From https://iopscience.iop.org/article/10.3847/2515-5172/ad03f9
Quote:
Abstract
Chemical composition for spherules recovered from the search area of CNEOS 2014-01-08 in the Pacific Ocean has been recently released. A three-order of magnitude difference from CI-chondrites has been identified for elements beryllium, lanthanum and uranium in five samples. The lack of consensus regarding atmospheric survival and precision of path estimates motivate an examination of possible contaminants. Contents of nickel, beryllium, lanthanum and uranium are examined in the context of a known anthropogenic source of contamination, and found to be consistent with coal ash as suggested from a publicly available coal chemical composition database (COALQUAL). The meteoritic origin is disfavored.
To the best of my knowledge, all meteorites are extra-terrestrial in origin and made up of the remnants of previous stars and of supernovas. It should not be at all surprising if material ejected or created by various processes such as supernovas and stellar collisions from elsewhere in the universe could reach the Earth as meteorites. As far as I can see, the only way to distinguish these from the material left over from the creation of the solar system would be by their measured trajectories.
We shouldn't expect to find evidence of alien intelligence in them, though. Even if some of the previous generation of stars from which the Earth had planets that were occupied by intelligent life, their debris would be an extremely tiny fraction of the debris from the previous stars and planets even if it all survived a supernova that flung it out in space, only a very tiny fraction of that debris would be likely to reach Earth.
Also, there is a hypothesis that it would take at least a third generation of stars before intelligent life would even be possible. Think about it -- the first generation of stars could hardly have had planets -- elements heavier than lithium would need to have been created by processes such as stellar nucleosynthesis, supernova nucleosynthesis, or the collision of heavy stars -- not even carbon existed back then. So intelligent life would have to come later.
As I understand it, the second generation of stars did not yet have a great abundance of elements heavier than lithium available when they formed and would, by necessity, be relatively small stars and a great many probably remain to this day. The material available to form their planets was very limited.
So figure that it would need a third or later generation star.

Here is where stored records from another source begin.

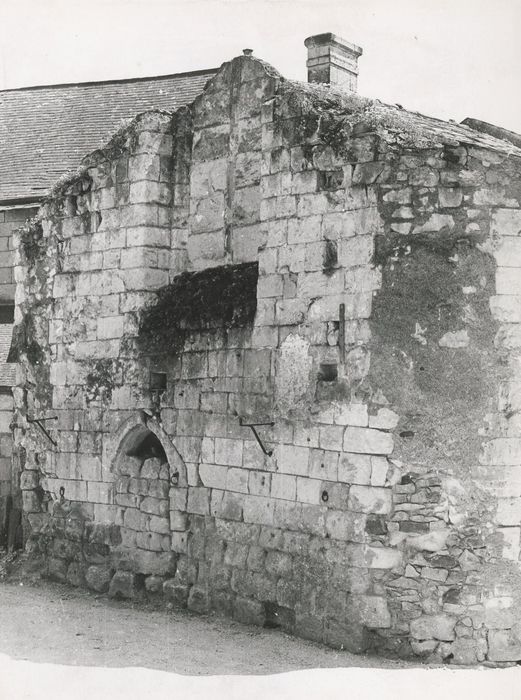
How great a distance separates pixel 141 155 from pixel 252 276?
1963mm

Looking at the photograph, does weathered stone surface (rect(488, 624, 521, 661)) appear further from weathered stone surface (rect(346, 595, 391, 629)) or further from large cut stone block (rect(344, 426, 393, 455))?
large cut stone block (rect(344, 426, 393, 455))

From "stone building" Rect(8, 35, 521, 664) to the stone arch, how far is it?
2 centimetres

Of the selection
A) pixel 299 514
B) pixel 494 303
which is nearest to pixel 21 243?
pixel 299 514

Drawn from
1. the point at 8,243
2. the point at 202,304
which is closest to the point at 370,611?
the point at 202,304

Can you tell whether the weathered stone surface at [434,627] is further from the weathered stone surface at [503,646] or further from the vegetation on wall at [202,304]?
the vegetation on wall at [202,304]

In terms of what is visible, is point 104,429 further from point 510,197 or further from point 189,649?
point 510,197

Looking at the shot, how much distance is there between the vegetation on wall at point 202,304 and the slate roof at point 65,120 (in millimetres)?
6958

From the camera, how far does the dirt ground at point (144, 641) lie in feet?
28.5

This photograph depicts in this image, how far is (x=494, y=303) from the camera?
865 centimetres

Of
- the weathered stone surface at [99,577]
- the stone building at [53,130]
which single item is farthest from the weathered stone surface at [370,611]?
the stone building at [53,130]

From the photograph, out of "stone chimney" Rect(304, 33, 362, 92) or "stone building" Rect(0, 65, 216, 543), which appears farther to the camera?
"stone building" Rect(0, 65, 216, 543)

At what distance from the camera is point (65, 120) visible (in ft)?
61.4

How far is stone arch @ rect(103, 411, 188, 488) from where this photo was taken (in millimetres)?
10579

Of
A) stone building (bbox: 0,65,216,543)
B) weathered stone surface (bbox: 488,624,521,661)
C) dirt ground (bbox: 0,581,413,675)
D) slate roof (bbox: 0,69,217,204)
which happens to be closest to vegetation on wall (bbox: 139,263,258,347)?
dirt ground (bbox: 0,581,413,675)
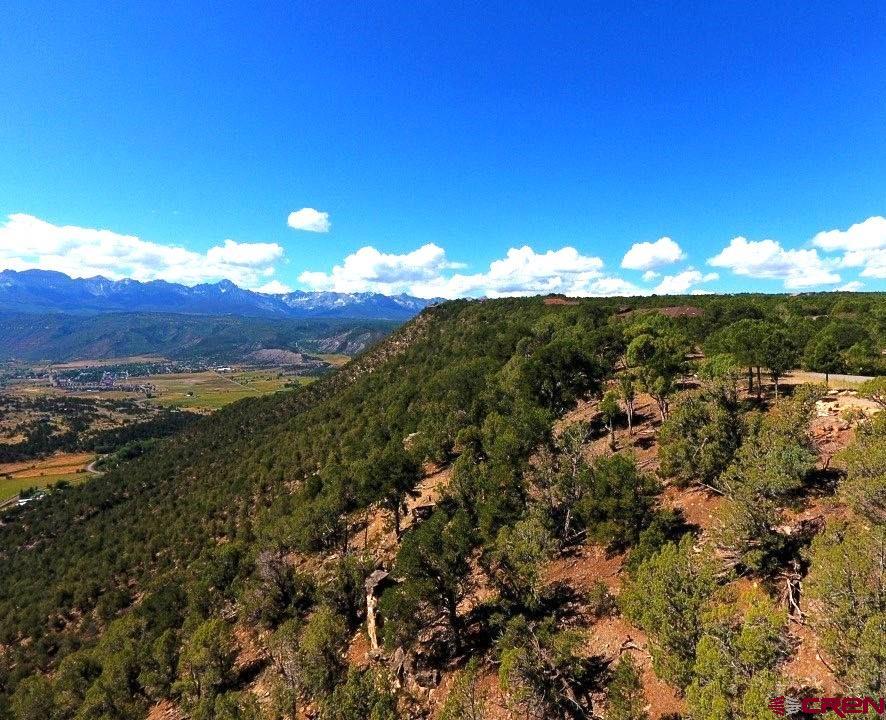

Another possibility for debris from extra terrestrial civilizations would be if they sent out probes such as a very limited number of our probes. After however many million years, it wouldn't be surprising if they came within one or two light years of another star, but the chance of reaching another civilization would be vanishingly small.
Or perhaps there was a collision between a planet with intelligent life and a very large asteroid that knocked part of the planet away. The portion of the debris that would be of the civilization would be tiny. It would also be likely to be unable to reach escape velocity to escape its star -- look at our moon as an example.
So while material from outside our solar system could reach us, the presence of debris from an alien civilization would be vanishingly small.